Zein is aware that his situation isn’t unusual for lesbian, gay, bisexual and transgender (LGBT) teenagers and that he has been luckier than most in that he has been able to find people willing to take him in and care for him.

According to the nonprofit organization True Colors Fund, the U.S. sees about 1.6 million homeless youths each year, 40 percent of whom identify as lesbian, gay, bisexual or transgender.

Pointing to nonprofit shelter Casa Ruby as one example of an organization that offers help to homeless youths, Zein says that these young people still need more support, but they often encounter suggestions that they must’ve done something to deserve getting thrown out by their parents.

In an effort to reach out to LGBT youth who might be struggling to find acceptance, Zein shared his story in an eight-minute video that he posted to YouTube on Dec. 23.

“I wanted people to know that they’re not alone and it’s going to get better,” he said, noting that a lot of kids and parents have expressed gratitude to him since the video went up online. “I’m not just advocating for LGBT homeless youth specifically. I’m advocating for homeless youth as a whole, because they all need help. None of them deserve this.”

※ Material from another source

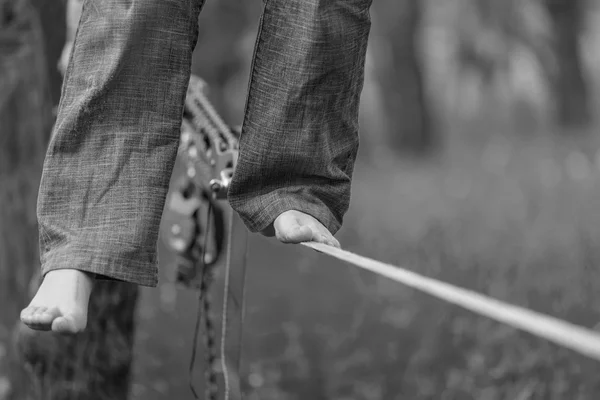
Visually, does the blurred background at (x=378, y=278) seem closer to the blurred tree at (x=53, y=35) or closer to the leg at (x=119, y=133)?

Though he still struggles to understand his parents’ actions, Zein says that he has never been happier now that he is away from home. The most challenging part of this experience is being separated from his two brothers, one of whom has a form of muscular dystrophy.

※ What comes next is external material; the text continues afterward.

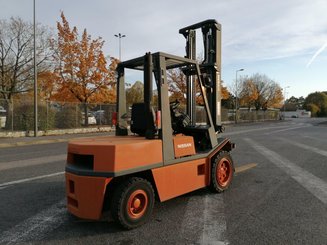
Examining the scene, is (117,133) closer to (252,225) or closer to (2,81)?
(252,225)

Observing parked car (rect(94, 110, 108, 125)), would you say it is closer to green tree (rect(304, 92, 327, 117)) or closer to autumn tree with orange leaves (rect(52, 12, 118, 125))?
autumn tree with orange leaves (rect(52, 12, 118, 125))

“Even if I don’t talk to them in years, I want [my parents] to know that I still love them, and that I still respect them as people,” he said when asked what he wants to say his parents. “I’m sorry that I couldn’t be your ideal version of a son, but I am who I am, and I just wish you could accept that.”

Zein’s mother, Shirin Zein, said in a phone conversation that she and her husband, Alaa Zein, both love their son, but she disputed his account of their separation.

According to Shirin Zein, Rami Zein left their house on Nov. 27, rather than being kicked out, and the main source of conflict within the family wasn’t Rami’s sexuality, but rather, a lack of academic focus after his first year in high school and his decision to pursue out-of-state colleges instead of ones in Virginia.

“He doesn’t want any academic work. He wants to rely on drama, and drama by itself, I don’t think that it will work,” Shirin Zein said. “As a family, we were very happy. Rami has everything for him in the house, and you know that’s how much we all really do love him. We give him lots of stuff, and we still do, but he just wants always his way…I want the best for my son.”